Senators from both sides of the aisle are pressing Mylan (MYL) - Get Report about the steadily rising costs of its lead drug, EpiPen, an emergency medication for those with anaphylaxis, or life-threatening allergies.
Sen. Chuck Grassley (R-Iowa) and Sen. Richard Blumenthal (D-Conn.) wrote letters to the pharmaceutical company, questioning drug price increases while Sen. Amy Klobuchar (D-Minn.) called for a judiciary hearing and an FTC investigation into Mylan Aug. 22.
"In the case of EpiPens, I am concerned that the substantial price increase could limit access to a much-needed medication," Grassley wrote in his letter. "In addition, it could create an unsafe situation for patients as people, untrained in medical procedures, are incentivized to make their own kits from raw materials."
Since the three issued statements, Mylan's share price has taken a hit, falling 4.6% after market's close Monday, to approximately $45.80 per share. The company is now trading at approximately $46 per share.
Mylan's shares have fallen about 40% from a spike they saw in April 2015.
New scrutiny will likely drag the Pittsburgh-based company's shares down even further, as investors fear that public pressure will force the price of the life-saving drug to be cut.
Patients have reported prices as high as $600 for a standard set of two EpiPens. Changes brought on by the passage of the Affordable Care Act have pushed much of the cost burden onto patients, rather than insurance companies. Patients with high-deductible plans created by the ACA find that the medication isn't generally covered.
As with other drugs, Mylan does not set the final price for EpiPens. Much of the cost to patients reflects how much insurance companies and pharmacies add to what Mylan charges them for the drug.
Still, Mylan increased prices for EpiPen 15% in the fourth quarter of 2015, and had done the same during the second quarter of 2016, according to analyst Ronny Gal of Bernstein.
Mylan has pioneered programs to defray at least some of the cost, but for most, it's not enough. One woman with children who have food allergies wrote that her family has relied on credit cards for years to pay for the drug, while another noted that she used the discount card Mylan offers, but that she's looking at other options.
It's important to factor in that EpiPens lose effectiveness after one year, or on exposure to extreme temperatures. Even if the EpiPens go unused, patients must replace the emergency medication at least once a year, and sometimes even more often than that.
"We are proud of the programs which we have implemented over the past several years to help support access to treatment, including our My EpiPen Savings Card, a patient assistance program, and the EpiPen4Schools program which provides free EpiPen (epinephrine injection, USP) Auto-Injectors to U.S. schools," the company wrote in a statement released Aug. 22 in response to the senators' questioning.
Part of the reason Mylan has been able to keep boosting prices is a lack of competition in the marketplace.
Sanofi (SFY) - Get Report manufactured an EpiPen alternative, called Auvi-Q, that was flatter and more portable than Mylan's product, which took between 10% and 15% of the market for the drug, forcing Mylan to hold prices down.
In late 2015, however, Sanofi recalled all Auvi-Q injectors following information that they released too much epinephrine. Gal said the company has not indicated that it will try to revamp the Auvi-Q.

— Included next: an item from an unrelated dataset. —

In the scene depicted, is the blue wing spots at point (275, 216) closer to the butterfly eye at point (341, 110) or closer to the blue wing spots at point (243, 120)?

Twinject, another viable Epipen competitor, was discontinued by its manufacturer, Shionogi Pharma, in 2012.
A private company, Amedra, still manufactures a generic called Adrenaclick, though patients say it isn't much cheaper, and doctors don't often prescribe it because of its lack of name recognition.
Teva Pharmaceuticals (TEVA) - Get Report and Adamis Pharmaceuticals (ADMP) - Get Report are both developing generic alternatives to the drug, but neither have received approval from the FDA to begin selling.
Mylan could not be reached for further comment on its pricing. The company has a market cap of $24.63 billion as of Aug. 23.